6: 以下、名無しにかわりましてVIPがお送りします 2012/10/07(日) 20:14:29.89 ID:Kmma+OEM0
 何故なら私の顔が醜いからです。何故なら私の顔がおかしいからです。何故なら私はおかしいからです。誤魔化すために嘘を吐きました。
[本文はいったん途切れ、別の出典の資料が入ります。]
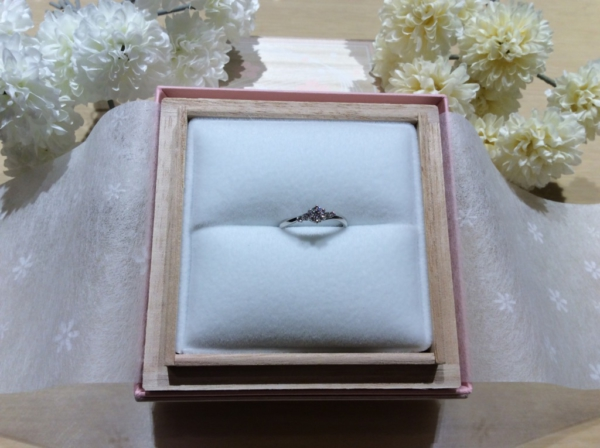 エトル(et.lu)の婚約指輪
 私の部屋には鏡がありません。私は鏡を嫌うからです。

 はっきり言ってしまえば鏡に映る自分の顔が嫌いだからです。

 

 私の顔は牛でした。

 牛のような不細工な顔ではなく、比喩表現でもなく、牛なのです。



 私の腰からは牛の尻尾が生えています。牧場で見るようなあれです。

 猫耳でも、犬耳でも、狼の耳でも、猫の尾でも、犬の尾でも、狐の尾でもなく、牛です。

 黄土色の柔らかい毛並みをした牛です。

 乳牛に近い顔をしていると自負しています。



「牛だ」

「牛です」

「すごい、本物みたいだ」

「痛いです」

「痛い?」

 耳を引っ張られ、うっかり口を滑らせてしまいました。


8: 以下、名無しにかわりましてVIPがお送りします 2012/10/07(日) 20:16:13.96 ID:Kmma+OEM0
 いつ産まれたのか、どこで産まれたのか、誰から産まれたのか、憶えていません。

 物心ついたときから私は牛頭の男として一人で、隠れるように生きてきました。



 長い寿命を誇ってはいますが猟銃で心臓を貫かれれば死にます。

 脳味噌をぶちまければ死にます。

 どこの国にもいる変わり者達のおかげで生きてきたようなものでしょう。

 

 目の前にいる彼女はどちらだろうか? と考えます。

 私を見世物にするために捕まえる、もしくは殺そうとするのか。

 私を恐れて叫び、逃げるのか。もしくは攻撃するのか。

10: 以下、名無しにかわりましてVIPがお送りします 2012/10/07(日) 20:17:13.95 ID:Kmma+OEM0
「牛頭のあなた、お名前は?」

「……ポストに名前があったはずですが、今は田中と名乗っています」

「はじめまして田中さん、私は○○だ」



 彼女は名前を名乗りませんでした。

 名字を名乗ったのですが、日本語を覚えたての私には少し難しく長い名字でしたので憶えることはできませんでした。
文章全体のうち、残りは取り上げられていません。